(What is expected): Retype everything in the data from the line containing "Is distant house" down to the last line, keeping every character the same.

[Scene-based reasoning data]
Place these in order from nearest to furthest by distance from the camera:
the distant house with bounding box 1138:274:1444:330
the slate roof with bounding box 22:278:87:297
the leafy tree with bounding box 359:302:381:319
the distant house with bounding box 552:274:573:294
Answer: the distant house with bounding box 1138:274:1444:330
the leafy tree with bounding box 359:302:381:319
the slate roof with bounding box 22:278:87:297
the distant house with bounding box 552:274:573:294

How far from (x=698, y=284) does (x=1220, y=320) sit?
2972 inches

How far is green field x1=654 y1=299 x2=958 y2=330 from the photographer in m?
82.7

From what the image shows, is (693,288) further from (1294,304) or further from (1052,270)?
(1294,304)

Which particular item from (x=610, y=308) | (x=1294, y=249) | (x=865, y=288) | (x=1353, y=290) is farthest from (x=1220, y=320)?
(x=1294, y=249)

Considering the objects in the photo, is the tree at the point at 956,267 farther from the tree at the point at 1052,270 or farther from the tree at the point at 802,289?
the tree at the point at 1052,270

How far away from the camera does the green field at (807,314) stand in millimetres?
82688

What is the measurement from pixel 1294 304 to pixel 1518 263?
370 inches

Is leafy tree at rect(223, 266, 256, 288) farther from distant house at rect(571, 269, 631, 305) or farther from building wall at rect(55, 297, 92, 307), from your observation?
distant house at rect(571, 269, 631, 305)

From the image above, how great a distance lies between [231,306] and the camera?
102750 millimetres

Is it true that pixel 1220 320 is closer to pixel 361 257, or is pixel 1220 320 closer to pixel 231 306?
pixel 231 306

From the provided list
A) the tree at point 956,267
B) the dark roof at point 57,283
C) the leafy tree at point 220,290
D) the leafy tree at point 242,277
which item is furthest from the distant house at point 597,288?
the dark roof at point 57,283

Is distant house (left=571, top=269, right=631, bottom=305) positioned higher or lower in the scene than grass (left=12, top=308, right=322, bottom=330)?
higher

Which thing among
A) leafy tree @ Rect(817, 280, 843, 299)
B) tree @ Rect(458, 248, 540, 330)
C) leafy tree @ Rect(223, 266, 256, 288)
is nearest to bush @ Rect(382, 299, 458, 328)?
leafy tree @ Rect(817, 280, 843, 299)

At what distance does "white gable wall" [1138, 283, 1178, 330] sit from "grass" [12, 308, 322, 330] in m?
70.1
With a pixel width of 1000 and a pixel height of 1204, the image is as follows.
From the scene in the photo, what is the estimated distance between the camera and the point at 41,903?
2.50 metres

(Task solution):
Is distant house (left=571, top=269, right=631, bottom=305) positioned higher or lower in the scene than grass (left=12, top=308, right=322, bottom=330)?
higher

Which thing among
A) leafy tree @ Rect(817, 280, 843, 299)
B) tree @ Rect(458, 248, 540, 330)
C) leafy tree @ Rect(223, 266, 256, 288)
is nearest to bush @ Rect(382, 299, 458, 328)?
leafy tree @ Rect(817, 280, 843, 299)

At what distance does "white gable wall" [1138, 283, 1178, 330] sit from "grass" [12, 308, 322, 330] in m?
70.1
With a pixel width of 1000 and a pixel height of 1204, the image is as follows.
From the scene in the photo, what is the estimated distance between the camera and the point at 41,903?
2.50 metres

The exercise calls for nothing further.